Ribs on the Weber Smokey Mountain

Pork Spareribs on the Weber Smokey Mountain smoker

Pork Spareribs on the Weber Smokey Mountain

I’ve been barbecuing on my Weber Smokey Mountain for a few years now. It’s a very easy smoker to use, and turns out some excellent barbecue. Over the years, I’ve developed a system that allows me to consistently produce mouth-watering ribs on the WSM.

I usually get a hankering for some barbecue every couple of months. Sometimes, it coincides with a holiday weekend or a “Big Game” weekend. Sometimes, other people just ask me to smoke up a batch of ribs for a party. Sometimes, it’s “just because”.

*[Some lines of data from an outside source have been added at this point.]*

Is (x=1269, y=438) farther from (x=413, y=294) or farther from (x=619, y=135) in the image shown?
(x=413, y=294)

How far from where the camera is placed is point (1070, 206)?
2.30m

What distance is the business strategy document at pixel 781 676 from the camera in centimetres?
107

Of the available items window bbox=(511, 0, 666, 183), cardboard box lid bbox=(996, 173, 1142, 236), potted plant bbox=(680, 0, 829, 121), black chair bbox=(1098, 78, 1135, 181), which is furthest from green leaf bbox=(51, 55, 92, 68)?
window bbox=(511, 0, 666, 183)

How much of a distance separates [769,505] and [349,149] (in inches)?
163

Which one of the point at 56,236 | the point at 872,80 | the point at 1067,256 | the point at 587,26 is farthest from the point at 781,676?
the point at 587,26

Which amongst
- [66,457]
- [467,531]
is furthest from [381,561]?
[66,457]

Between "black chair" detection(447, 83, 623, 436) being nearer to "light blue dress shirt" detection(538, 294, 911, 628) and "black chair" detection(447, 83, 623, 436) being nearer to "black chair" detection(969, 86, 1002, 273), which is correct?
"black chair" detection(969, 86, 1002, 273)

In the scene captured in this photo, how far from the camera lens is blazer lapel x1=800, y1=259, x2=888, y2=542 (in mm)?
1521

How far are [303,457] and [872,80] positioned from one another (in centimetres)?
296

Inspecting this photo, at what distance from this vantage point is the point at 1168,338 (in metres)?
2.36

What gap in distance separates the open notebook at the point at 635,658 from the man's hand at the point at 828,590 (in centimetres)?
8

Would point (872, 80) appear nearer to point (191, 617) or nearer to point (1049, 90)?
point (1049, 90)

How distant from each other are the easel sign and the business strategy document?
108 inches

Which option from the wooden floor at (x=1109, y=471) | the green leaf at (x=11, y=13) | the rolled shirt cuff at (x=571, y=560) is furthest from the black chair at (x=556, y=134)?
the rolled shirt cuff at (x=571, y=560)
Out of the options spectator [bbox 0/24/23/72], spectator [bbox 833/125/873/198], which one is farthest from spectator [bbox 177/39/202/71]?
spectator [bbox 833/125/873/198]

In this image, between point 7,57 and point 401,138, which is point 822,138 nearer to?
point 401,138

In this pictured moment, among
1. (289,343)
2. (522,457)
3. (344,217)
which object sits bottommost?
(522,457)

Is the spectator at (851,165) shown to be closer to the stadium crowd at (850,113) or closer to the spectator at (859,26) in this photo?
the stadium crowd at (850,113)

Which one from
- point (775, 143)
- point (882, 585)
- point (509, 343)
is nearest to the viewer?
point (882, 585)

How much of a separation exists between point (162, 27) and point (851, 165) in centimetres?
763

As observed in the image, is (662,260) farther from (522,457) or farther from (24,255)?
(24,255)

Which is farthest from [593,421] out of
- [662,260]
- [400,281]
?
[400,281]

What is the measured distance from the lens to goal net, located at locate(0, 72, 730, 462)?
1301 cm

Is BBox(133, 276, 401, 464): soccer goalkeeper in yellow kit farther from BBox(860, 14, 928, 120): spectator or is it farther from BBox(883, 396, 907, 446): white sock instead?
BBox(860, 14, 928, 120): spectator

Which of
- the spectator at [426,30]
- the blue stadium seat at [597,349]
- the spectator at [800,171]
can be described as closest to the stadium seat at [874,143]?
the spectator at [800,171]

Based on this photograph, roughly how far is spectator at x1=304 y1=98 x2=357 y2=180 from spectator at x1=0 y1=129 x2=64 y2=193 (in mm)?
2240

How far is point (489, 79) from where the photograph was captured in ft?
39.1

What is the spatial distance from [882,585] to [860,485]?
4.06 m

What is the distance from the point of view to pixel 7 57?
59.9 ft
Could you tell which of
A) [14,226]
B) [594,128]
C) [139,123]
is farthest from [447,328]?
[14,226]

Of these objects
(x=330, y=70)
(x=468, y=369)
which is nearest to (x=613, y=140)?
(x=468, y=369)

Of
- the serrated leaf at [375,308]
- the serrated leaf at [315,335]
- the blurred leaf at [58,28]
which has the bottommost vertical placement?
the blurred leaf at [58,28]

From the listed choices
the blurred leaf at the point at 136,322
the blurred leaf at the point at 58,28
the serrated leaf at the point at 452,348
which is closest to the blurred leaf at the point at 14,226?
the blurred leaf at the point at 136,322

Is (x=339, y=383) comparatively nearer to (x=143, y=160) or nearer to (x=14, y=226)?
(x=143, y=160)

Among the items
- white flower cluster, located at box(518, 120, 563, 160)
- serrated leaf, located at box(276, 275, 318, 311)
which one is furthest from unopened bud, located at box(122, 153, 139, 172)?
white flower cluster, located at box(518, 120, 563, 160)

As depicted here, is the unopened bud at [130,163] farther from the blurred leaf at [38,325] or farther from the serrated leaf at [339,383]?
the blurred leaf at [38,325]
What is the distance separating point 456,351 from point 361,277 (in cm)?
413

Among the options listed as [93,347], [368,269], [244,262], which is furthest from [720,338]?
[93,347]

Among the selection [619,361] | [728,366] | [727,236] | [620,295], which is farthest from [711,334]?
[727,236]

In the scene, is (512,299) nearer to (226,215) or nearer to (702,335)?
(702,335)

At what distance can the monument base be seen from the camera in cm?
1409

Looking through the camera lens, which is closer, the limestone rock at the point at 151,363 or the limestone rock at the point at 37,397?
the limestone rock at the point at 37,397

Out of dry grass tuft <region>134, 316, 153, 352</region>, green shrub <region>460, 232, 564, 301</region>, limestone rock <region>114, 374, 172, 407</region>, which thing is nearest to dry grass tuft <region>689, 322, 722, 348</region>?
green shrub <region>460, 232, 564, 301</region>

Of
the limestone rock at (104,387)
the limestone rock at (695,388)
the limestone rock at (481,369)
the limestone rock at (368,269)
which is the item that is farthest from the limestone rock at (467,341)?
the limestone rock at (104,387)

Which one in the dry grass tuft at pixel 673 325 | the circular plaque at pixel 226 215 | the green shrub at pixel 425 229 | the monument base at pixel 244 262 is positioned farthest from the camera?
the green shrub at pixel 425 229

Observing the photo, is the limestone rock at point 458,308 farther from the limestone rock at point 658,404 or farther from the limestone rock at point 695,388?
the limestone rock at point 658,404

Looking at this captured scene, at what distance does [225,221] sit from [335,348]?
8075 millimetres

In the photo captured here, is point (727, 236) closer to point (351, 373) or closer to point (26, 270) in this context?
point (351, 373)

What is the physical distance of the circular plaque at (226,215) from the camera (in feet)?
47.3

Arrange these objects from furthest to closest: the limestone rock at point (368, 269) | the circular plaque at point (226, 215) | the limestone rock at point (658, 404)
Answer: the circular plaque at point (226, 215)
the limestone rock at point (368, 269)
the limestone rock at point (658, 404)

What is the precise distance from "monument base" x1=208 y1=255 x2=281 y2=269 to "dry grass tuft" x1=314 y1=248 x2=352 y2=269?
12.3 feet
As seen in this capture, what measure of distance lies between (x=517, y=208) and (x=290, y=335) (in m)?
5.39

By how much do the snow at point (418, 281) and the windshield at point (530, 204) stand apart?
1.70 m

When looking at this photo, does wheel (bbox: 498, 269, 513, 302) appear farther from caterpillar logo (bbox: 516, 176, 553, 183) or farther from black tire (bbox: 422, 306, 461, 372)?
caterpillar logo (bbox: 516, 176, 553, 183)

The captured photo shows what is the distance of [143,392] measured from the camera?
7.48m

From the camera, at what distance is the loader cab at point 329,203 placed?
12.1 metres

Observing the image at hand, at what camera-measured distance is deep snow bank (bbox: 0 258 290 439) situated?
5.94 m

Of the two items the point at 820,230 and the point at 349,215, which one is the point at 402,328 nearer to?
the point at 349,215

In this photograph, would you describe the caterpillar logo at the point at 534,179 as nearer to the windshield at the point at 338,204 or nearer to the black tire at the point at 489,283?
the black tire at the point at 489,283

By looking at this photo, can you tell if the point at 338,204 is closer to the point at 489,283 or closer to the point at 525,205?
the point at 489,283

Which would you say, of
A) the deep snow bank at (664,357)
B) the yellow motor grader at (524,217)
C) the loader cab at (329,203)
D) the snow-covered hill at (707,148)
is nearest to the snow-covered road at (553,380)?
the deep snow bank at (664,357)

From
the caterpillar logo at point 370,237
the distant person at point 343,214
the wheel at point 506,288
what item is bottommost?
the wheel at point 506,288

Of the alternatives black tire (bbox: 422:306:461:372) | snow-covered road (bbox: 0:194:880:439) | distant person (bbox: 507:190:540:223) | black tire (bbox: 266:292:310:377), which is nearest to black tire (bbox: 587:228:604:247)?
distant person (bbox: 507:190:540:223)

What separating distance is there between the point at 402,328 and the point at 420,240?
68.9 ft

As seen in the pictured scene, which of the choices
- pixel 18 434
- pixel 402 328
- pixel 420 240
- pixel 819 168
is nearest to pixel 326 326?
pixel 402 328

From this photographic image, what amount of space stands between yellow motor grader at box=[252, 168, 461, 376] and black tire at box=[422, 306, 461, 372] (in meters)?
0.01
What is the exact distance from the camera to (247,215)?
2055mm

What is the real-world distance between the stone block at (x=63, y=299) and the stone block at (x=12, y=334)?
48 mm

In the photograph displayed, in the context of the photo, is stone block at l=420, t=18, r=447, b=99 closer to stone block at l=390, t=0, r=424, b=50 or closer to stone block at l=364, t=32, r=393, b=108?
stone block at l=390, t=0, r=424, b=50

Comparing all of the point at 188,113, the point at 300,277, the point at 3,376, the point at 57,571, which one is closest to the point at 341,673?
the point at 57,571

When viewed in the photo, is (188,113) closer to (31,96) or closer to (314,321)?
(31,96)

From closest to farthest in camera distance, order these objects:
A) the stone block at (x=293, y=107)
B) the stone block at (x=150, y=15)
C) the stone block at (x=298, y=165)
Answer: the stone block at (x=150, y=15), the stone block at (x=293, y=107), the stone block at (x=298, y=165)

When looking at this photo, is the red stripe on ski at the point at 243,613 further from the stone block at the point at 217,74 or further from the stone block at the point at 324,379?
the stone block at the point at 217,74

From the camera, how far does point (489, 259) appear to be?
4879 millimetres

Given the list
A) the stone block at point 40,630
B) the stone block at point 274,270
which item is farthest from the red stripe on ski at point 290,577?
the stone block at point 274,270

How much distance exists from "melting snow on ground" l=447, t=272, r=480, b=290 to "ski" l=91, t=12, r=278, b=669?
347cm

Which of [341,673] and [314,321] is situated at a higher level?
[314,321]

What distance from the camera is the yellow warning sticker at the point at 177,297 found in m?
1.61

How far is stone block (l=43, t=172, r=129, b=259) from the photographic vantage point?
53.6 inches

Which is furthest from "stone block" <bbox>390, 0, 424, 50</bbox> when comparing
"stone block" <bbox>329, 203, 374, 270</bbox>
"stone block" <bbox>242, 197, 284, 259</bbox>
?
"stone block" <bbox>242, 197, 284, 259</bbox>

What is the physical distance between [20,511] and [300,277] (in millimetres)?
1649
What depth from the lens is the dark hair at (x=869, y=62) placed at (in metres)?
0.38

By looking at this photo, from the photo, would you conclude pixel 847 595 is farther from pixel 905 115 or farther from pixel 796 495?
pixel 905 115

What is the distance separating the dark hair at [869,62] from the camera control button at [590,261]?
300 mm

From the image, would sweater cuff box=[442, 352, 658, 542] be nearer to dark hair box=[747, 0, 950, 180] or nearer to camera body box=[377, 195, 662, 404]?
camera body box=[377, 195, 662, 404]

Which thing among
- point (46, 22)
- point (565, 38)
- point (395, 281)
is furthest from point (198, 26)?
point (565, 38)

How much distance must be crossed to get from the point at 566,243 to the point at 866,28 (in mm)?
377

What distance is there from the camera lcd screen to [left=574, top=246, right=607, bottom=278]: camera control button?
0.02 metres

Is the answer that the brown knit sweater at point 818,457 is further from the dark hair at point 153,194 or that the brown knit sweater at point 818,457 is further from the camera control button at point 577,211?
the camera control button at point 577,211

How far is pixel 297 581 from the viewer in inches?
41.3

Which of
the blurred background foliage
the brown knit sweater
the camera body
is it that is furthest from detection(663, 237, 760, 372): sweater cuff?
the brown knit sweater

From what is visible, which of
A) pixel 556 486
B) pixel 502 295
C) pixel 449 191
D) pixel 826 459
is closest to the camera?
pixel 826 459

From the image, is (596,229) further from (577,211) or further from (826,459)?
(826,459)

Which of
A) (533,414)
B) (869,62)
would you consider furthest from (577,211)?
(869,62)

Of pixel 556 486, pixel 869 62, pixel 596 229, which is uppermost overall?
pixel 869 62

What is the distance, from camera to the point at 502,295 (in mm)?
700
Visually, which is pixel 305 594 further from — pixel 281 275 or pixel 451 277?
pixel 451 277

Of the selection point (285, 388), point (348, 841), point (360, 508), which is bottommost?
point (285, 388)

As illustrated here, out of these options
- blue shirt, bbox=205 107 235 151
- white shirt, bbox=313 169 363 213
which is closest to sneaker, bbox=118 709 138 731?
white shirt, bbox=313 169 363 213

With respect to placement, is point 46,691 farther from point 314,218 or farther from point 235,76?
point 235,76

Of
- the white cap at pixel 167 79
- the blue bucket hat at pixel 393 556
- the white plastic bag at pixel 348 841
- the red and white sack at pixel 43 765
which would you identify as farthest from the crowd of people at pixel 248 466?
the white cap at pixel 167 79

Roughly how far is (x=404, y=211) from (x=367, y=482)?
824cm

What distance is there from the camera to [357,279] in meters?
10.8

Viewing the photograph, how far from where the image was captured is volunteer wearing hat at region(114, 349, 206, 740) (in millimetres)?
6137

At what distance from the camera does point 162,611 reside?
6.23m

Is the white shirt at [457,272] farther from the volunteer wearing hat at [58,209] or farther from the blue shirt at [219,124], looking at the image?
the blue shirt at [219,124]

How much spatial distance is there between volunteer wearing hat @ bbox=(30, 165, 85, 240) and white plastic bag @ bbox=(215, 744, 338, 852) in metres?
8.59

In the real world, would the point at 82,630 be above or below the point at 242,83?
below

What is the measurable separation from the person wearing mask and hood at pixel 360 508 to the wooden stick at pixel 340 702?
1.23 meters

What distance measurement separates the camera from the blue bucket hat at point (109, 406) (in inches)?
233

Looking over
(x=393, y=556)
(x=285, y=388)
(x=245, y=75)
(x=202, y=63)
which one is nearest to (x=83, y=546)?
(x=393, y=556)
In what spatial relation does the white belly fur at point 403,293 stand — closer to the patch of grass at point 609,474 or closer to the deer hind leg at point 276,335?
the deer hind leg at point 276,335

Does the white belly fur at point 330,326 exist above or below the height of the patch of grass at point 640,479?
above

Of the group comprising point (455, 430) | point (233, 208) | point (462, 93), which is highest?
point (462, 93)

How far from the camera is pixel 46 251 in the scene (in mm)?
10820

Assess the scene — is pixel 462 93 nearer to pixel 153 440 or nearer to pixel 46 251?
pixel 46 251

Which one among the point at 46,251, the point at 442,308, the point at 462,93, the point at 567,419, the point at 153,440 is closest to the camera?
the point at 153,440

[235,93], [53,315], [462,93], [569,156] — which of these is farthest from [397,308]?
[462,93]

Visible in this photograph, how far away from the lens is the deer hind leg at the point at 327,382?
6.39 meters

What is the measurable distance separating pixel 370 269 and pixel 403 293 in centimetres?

Whenever I smoke a batch of ribs, I don’t just do one or two slabs. My Weber Smokey Mountain cooker has a large enough capacity that I can smoke up to 10 slabs of ribs at a time. Why waste space or smoke? It takes just as long to cook 7 slabs as it does to cook 2.

Barbecue pork spareribs

My #1 tip for good ribs is to start with good meat. Always go for meat labeled “Natural” or “No Artificial Ingredients”. Avoid anything that says “Enhanced”. Bad meat will ruin your barbecue.

Another important tip that I cannot emphasize enough is, “NEVER BOIL”. You’re not making stock, you’re making barbecue. All you need for tender ribs is good meat, low heat, and time.

Watch all the tips in this video I made on YouTube

As far as seasonings go, I make a dry rub consisting of equal amounts of kosher salt, white sugar, fresh ground black pepper, onion powder and garlic powder, plus a tiny bit of celery salt. Rub that on the ribs and let that marinate at least an hour before smoking. Don’t let them marinate too long, though, or you’ll end up with hammy tasting meat.

Like the dry rub, smoke itself is a seasoning. I start off by using lump charcoal instead of the more commonly found briquettes like Kingsford. I find that briquettes give an off smell when burning that I’d rather not have on my meat (your mileage may vary). I also use smoke wood like pecan or cherry to add a little “sweetness” to the smoke flavor.

I will usually shoot for an average smoker temperature of 225 and let it go for 3.5 to 4 hours. After that I will wrap it in foil and put it in a cooler if I’m delivering the ribs in a few hours or put them in the freezer for later. Of course, for quality assurance purposes, I’ll have to eat a slab of ribs right off the cooker!